* _Description of the task_
Would you print the data below exactly, leaving out every picture?

* _Dataset entries_
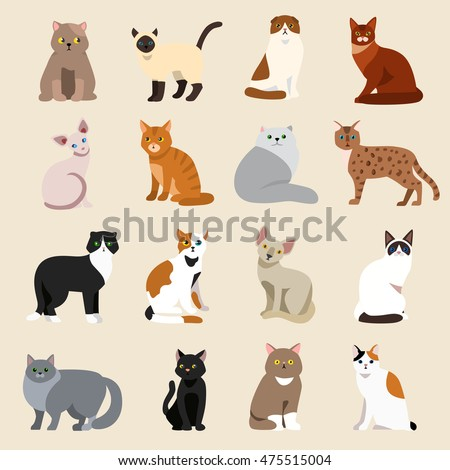 Cat breeds cute pet animal set vector illustration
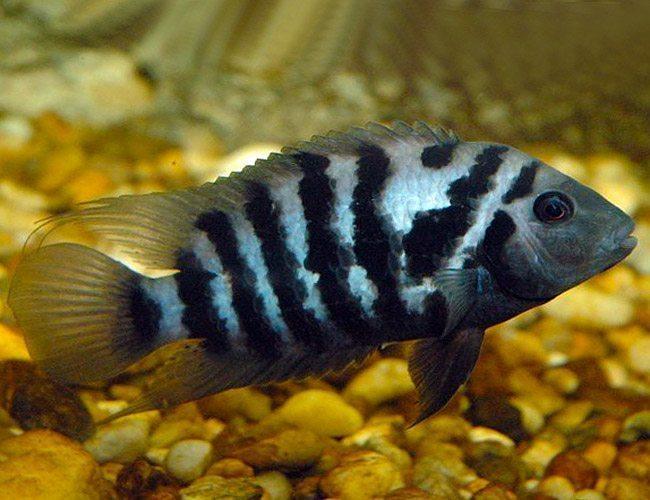 Black Convict Cichlid Fish Arizona Aquatic Gardens
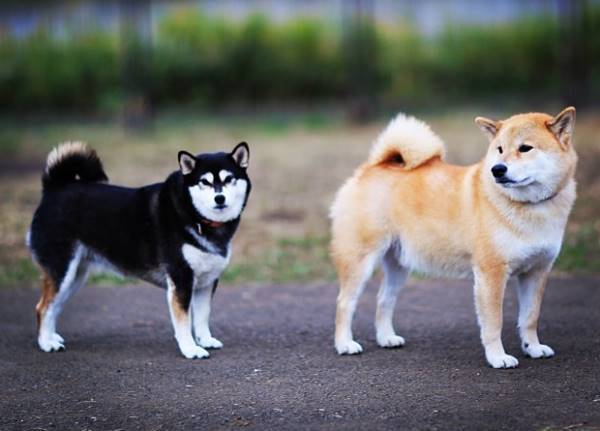 Cream And Black Shiba Inus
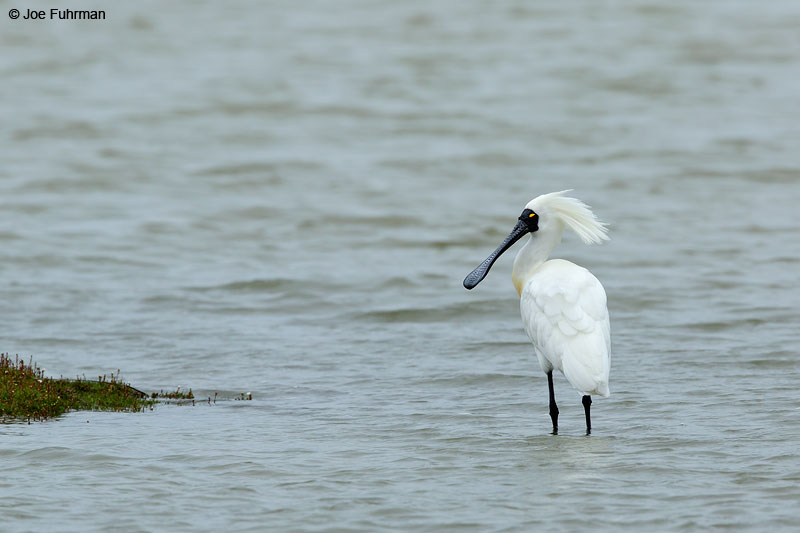Royal Spoonbill Foxton Beach, New Zealand Dec. 2014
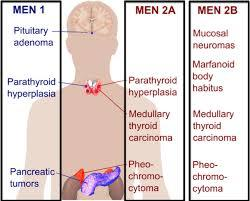 What is the definition or description of: Multiple endocrine neoplasia?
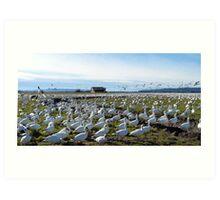 Snow Geese Twenty One Art Print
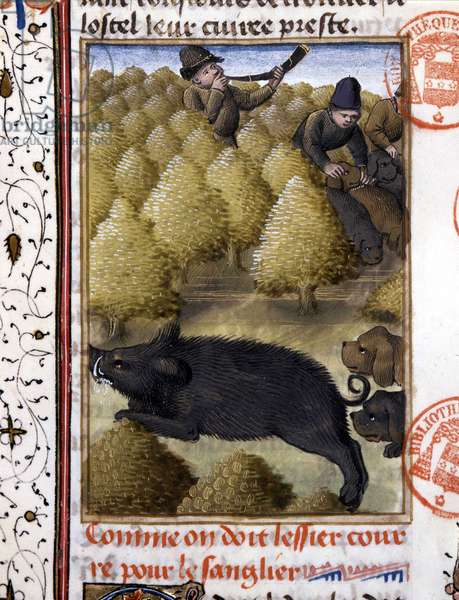 """Scene of hunting with a wild boar - in """""""" The Hunting Book of Gaston Phoebus, Count of Foix, Lord of Béarn"""""""", 14th century"""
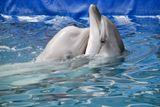 Слева 3-х месячный самец белухи по имени Гоша искренне привязанный к своей, как он считает маме, 3 годовалой самочке черноморского дельфина Веге!!!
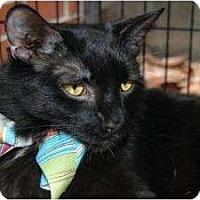 Adopt A Pet :: Evan - New York, NY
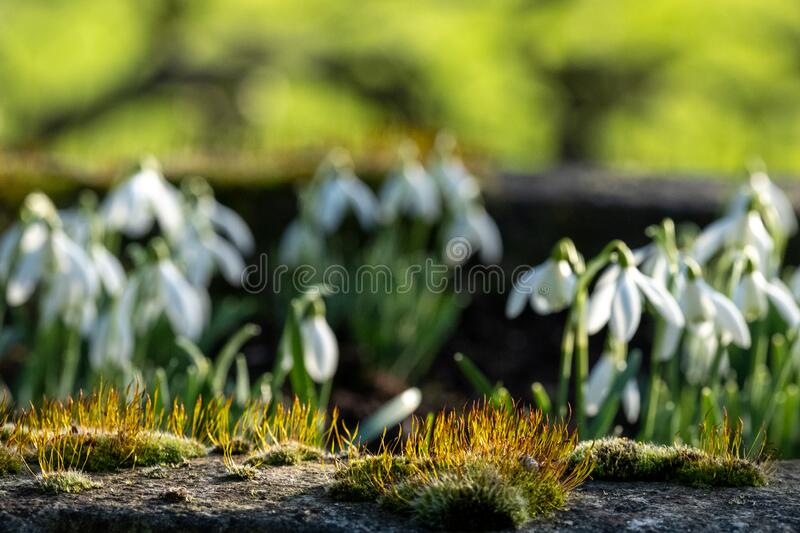 Close up of snowdrops Galanthus in the sunshine, photographed at Chiswick House and Gardens, with moss in the foreground. stock images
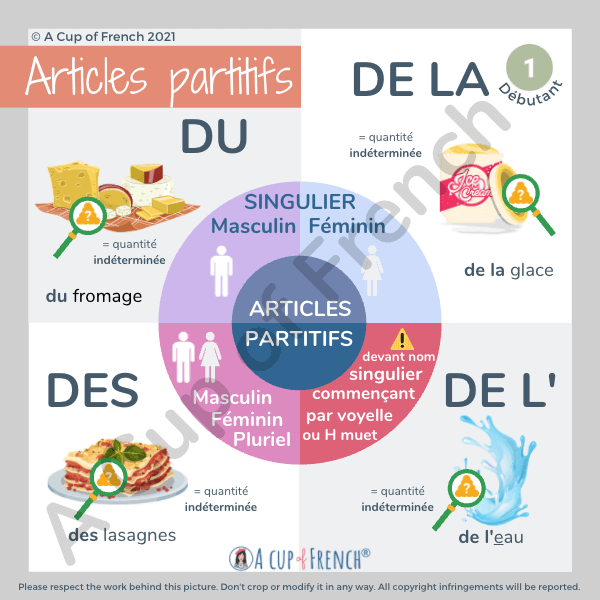 Partitive articles in French 1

* _Response below_
 Cat breeds cute pet animal set vector illustration
 Black Convict Cichlid Fish Arizona Aquatic Gardens
 Cream And Black Shiba Inus
Royal Spoonbill Foxton Beach, New Zealand Dec. 2014
 What is the definition or description of: Multiple endocrine neoplasia?
 Snow Geese Twenty One Art Print
 """Scene of hunting with a wild boar - in """""""" The Hunting Book of Gaston Phoebus, Count of Foix, Lord of Béarn"""""""", 14th century"""
 Слева 3-х месячный самец белухи по имени Гоша искренне привязанный к своей, как он считает маме, 3 годовалой самочке черноморского дельфина Веге!!!
 Adopt A Pet :: Evan - New York, NY
 Close up of snowdrops Galanthus in the sunshine, photographed at Chiswick House and Gardens, with moss in the foreground. stock images
 Partitive articles in French 1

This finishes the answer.